PROBLEM TO WORK ON.
Report each line from the data below that holds the word "стойкость".

————

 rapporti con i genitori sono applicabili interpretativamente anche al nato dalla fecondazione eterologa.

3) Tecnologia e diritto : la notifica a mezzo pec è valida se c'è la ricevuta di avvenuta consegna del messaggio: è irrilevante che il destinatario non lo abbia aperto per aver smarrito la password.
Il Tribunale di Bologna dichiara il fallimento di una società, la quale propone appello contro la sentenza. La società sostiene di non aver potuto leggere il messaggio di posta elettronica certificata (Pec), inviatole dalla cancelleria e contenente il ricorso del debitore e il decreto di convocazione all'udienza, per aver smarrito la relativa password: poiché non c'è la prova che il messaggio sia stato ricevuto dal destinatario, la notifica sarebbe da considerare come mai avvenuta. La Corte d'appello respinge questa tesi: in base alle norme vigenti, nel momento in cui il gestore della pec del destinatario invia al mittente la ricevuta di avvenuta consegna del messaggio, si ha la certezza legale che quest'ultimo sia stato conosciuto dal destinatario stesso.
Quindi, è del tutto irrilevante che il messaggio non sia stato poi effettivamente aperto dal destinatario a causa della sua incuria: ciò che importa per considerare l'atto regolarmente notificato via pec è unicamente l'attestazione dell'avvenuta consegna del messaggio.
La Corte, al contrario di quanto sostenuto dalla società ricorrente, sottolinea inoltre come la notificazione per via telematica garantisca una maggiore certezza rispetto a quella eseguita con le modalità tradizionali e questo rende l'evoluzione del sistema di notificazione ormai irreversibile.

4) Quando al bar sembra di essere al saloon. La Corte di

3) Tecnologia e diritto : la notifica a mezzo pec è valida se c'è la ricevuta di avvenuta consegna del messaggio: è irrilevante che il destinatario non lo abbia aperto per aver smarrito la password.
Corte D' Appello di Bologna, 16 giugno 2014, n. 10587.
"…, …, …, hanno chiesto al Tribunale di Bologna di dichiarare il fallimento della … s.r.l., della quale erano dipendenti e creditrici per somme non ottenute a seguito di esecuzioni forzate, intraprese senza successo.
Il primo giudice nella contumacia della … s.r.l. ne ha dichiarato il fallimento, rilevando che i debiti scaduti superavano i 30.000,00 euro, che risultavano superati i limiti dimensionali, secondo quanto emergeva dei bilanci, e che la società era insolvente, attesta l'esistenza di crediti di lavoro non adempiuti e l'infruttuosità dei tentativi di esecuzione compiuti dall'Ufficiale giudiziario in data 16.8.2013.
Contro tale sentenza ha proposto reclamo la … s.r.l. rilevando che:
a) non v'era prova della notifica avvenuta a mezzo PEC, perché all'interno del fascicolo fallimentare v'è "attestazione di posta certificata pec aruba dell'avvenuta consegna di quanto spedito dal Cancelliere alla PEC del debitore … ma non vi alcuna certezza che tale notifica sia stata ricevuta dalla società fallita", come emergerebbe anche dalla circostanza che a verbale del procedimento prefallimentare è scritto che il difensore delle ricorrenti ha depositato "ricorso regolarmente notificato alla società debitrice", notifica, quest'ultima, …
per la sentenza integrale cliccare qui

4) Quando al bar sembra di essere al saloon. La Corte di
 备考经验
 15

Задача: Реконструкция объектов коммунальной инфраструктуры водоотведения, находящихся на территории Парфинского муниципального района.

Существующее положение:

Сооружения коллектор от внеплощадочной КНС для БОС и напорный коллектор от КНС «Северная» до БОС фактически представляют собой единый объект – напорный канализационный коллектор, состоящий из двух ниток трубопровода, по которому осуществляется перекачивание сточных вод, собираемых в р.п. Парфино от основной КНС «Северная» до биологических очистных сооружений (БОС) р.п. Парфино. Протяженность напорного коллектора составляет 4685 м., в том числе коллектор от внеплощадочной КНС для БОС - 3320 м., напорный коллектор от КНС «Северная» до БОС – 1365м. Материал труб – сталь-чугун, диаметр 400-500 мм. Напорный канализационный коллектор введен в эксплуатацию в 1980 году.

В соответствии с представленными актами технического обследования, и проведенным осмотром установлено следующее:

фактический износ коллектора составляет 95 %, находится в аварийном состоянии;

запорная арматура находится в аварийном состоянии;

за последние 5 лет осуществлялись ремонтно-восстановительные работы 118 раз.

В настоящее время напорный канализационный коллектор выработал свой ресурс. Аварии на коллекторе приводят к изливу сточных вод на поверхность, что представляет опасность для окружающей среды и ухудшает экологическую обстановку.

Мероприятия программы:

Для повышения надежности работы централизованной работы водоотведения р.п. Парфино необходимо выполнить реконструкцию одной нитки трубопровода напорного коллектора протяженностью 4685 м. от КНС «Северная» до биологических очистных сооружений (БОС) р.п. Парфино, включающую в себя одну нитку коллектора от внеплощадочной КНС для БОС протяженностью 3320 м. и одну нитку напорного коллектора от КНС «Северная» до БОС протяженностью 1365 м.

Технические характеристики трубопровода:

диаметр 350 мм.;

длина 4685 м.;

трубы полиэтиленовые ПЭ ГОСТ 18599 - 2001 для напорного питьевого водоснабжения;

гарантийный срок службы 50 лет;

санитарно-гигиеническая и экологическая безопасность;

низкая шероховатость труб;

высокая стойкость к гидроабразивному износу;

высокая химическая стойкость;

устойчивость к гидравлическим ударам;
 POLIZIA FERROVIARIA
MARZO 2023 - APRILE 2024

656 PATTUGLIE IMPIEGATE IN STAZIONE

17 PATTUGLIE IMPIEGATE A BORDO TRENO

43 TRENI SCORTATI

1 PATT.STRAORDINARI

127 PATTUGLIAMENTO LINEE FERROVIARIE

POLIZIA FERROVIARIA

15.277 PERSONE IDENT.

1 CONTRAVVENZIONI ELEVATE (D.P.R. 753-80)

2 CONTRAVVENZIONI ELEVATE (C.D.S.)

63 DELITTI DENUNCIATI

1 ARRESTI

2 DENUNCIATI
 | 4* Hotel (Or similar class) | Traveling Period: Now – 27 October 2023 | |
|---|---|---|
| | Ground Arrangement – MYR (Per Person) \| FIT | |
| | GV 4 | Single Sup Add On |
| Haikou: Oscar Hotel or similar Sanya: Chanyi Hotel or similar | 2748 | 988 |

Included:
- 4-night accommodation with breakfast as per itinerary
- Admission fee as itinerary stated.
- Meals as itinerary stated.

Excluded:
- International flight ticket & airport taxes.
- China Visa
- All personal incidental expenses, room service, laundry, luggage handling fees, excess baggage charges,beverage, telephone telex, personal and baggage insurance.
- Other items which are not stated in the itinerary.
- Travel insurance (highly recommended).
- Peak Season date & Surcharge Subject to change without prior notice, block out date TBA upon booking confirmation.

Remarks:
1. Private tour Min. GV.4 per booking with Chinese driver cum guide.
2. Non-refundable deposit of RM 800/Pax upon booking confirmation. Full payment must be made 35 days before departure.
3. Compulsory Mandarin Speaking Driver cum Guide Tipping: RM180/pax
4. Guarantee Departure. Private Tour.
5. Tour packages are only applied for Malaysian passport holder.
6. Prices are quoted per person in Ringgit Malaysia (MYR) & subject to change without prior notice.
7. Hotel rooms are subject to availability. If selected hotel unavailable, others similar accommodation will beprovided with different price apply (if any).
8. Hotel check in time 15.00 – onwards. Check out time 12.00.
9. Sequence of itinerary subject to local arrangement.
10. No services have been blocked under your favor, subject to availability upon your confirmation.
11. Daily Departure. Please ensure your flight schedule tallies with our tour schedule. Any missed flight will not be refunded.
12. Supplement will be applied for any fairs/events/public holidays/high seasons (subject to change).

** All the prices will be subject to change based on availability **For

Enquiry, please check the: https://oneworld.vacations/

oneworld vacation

————

SOLUTION TO THIS PROBLEM.
высокая стойкость к гидроабразивному износу;
высокая химическая стойкость;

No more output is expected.